Ask Terry Questions Chicago Resiliency Fund – Is/Was is for real???

Chicago Resiliency Fund – Is/Was is for real???

By Terry Savage on July 17, 2020 | Wild Card

I was trying to help a family in-need apply for the Chicago fund for undocumented residents that opened on 6/22. As you may have heard it was quite sad that people had to call for hours and days on end without ever getting through or sometimes getting hung up on. Now all of the organizations say “not taking applications”. Do you know if this was for real or a scam ala “the Chicago way”? It seemed so poorly organized and caused so much stress and hardship for people who are already dealing with such challenging situations. Thanks for any insight! BTW, I love listening to you on WGN and have been a long time reader of your columns.
https://resurrectionproject.org/chicagofund/

Terry Says

The Chicago Small Business Resiliency Fund was a joint project of the City Treasurer and the Mayor’s office.

They took applications until the end of April, then passed them on to various civic organizations to choose the ultimate recipients and administer the distribution of money. Maximum loan size was $50,000 each. And the business had to have annual revenues of less than $3 million in 2019, demonstrate a 235% decrease in revenue due to Covid, employ from 1-50 workers, and half the loan amount was to be used to hire or retain employees.

Treasurer Ervin’s portion of the project was known as the Catalyst Fund, which had $25 million to distribute. The money from this fund went to four organizations:
Accion $10M
Community Reinvestment Fund (CRF USA) $10M
Chicago Neighborhood Initiatives Microfinance Group (MFG) $1M
Illinois Facilities Fund $4M

It is expected that when all the $25 is disbursed, more than 1,000 loans will be made to the city’s low income and minority businesses.

These four groups have deployed some, but not all of the money at this time. For example, at latest count, Accion has deployed $6 million via 255 loans. They are focusing on low to moderate income areas.
It is expected that the actual loan recipients will be identified when the funding is finished at the end of the month.

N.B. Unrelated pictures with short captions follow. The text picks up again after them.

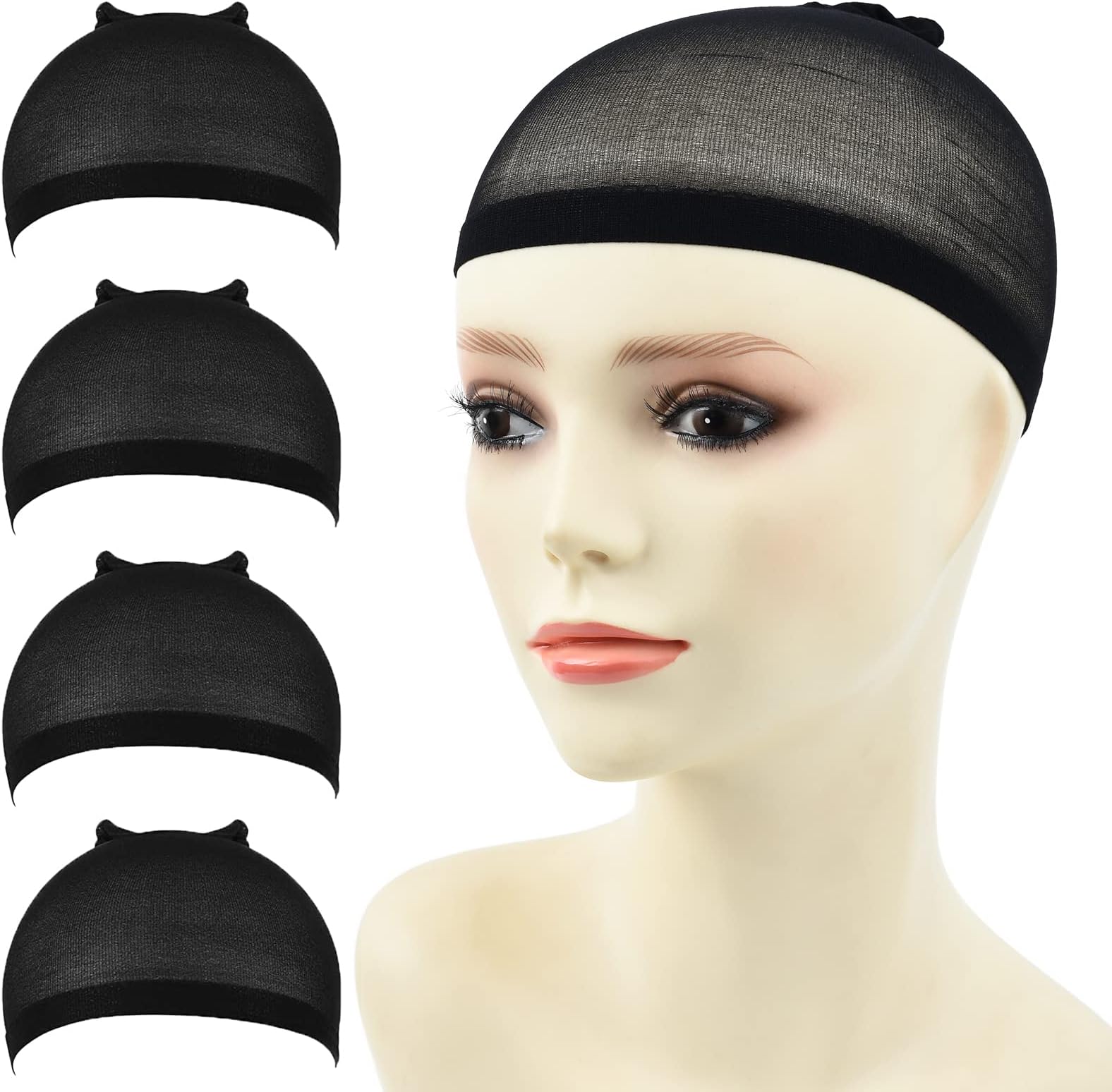 Yamel Stocking Wig Caps Black 4 pieces Stretchy Nylon Wig Caps for Women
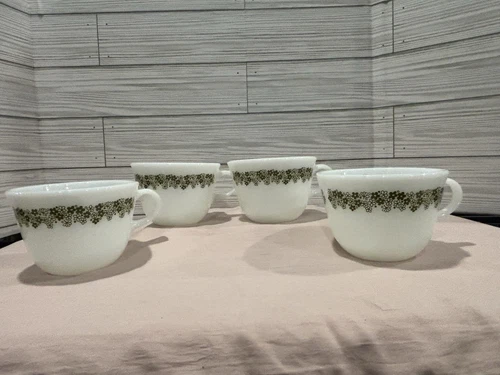 Vintage Lot -4 Heavy PYREX Corning CRAZY DAISY Coffee Mugs/Tea Cups Spring Bloom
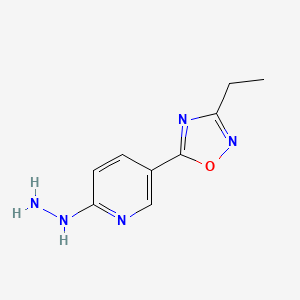 molecular formula C9H11N5O B2494246 3-Ethyl-5-(6-hydrazinylpyridin-3-yl)-1,2,4-oxadiazole CAS No. 1325303-72-7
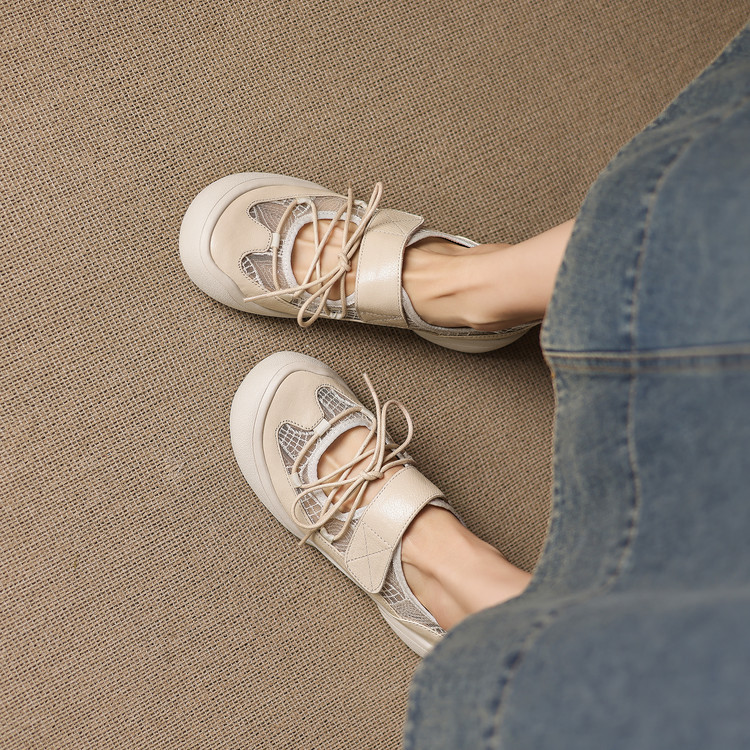 Giày sneaker nữ đế dày ren lưới phối màu cổ thấp — màu trắng ngà chi tiết 63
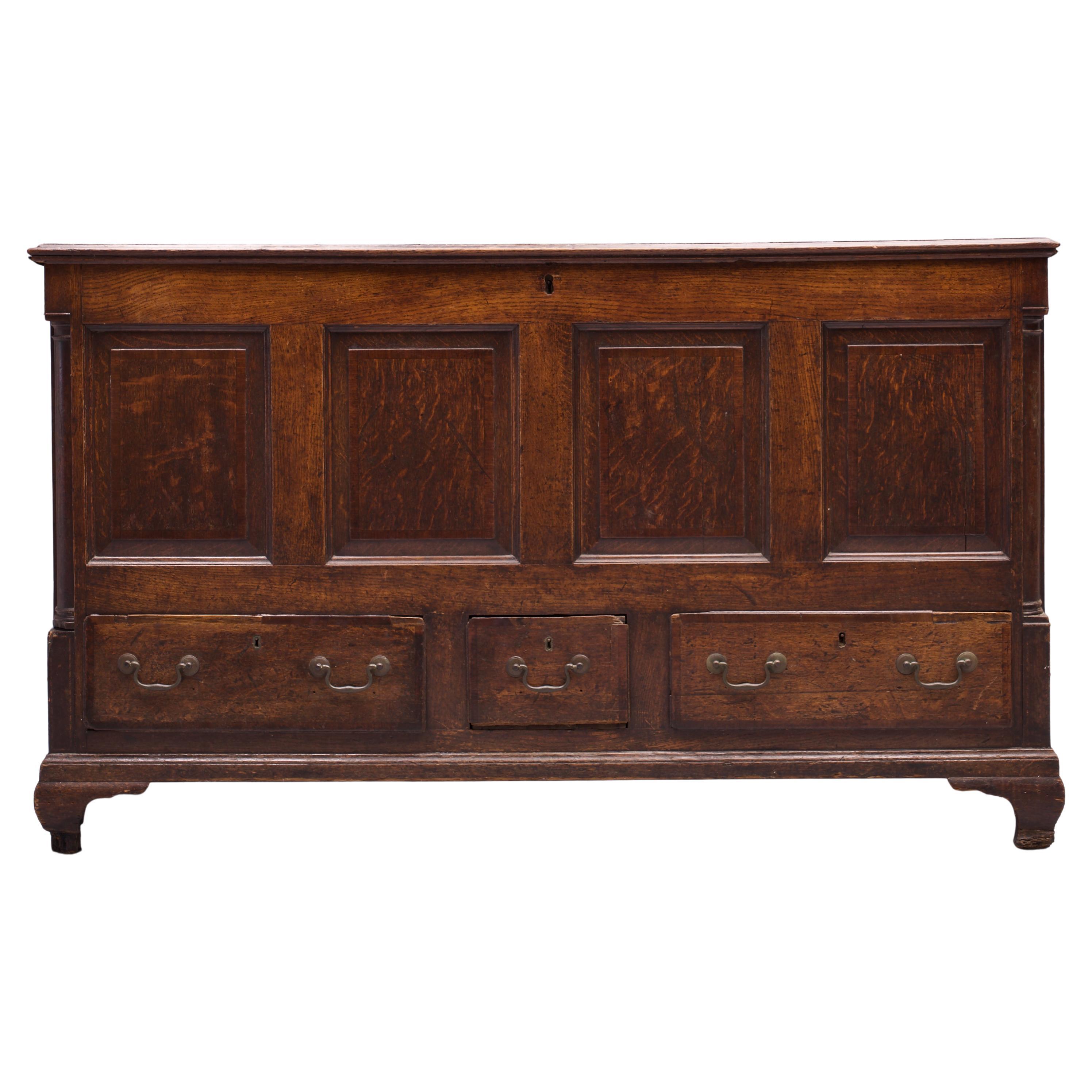 1800s Lancashire Oak Mule Chest Trunk Blanket Box Antique Cabinet Credenza For Sale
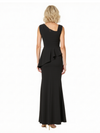 Elegant Asymmetric Neckline Crepe Side Slit Mermaid Long Mother of the Brides Dresses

The Treasurer has promised a full report.

The Mayor’s office has been distributing the additional money in the Resiliency fund — some of which was contributed by Goldman Sachs and other private funders.

On June 10th the Mayor announced the Resurrection Project. It said that $5 million from the Resiliency fund would go to help individual citizens.
“CHICAGO – Mayor Lori E. Lightfoot, The Resurrection Project and Open Society Foundations today announced the “Chicago Resiliency Fund” – an up to $5 million cash assistance program to support the more than 300,000 Chicago residents who were excluded from federal stimulus aid in response to COVID-19. This fund will provide $1,000 per household for eligible Chicagoans, which includes, but is not limited to, undocumented individuals, mixed-status families, dependent adults and returning residents.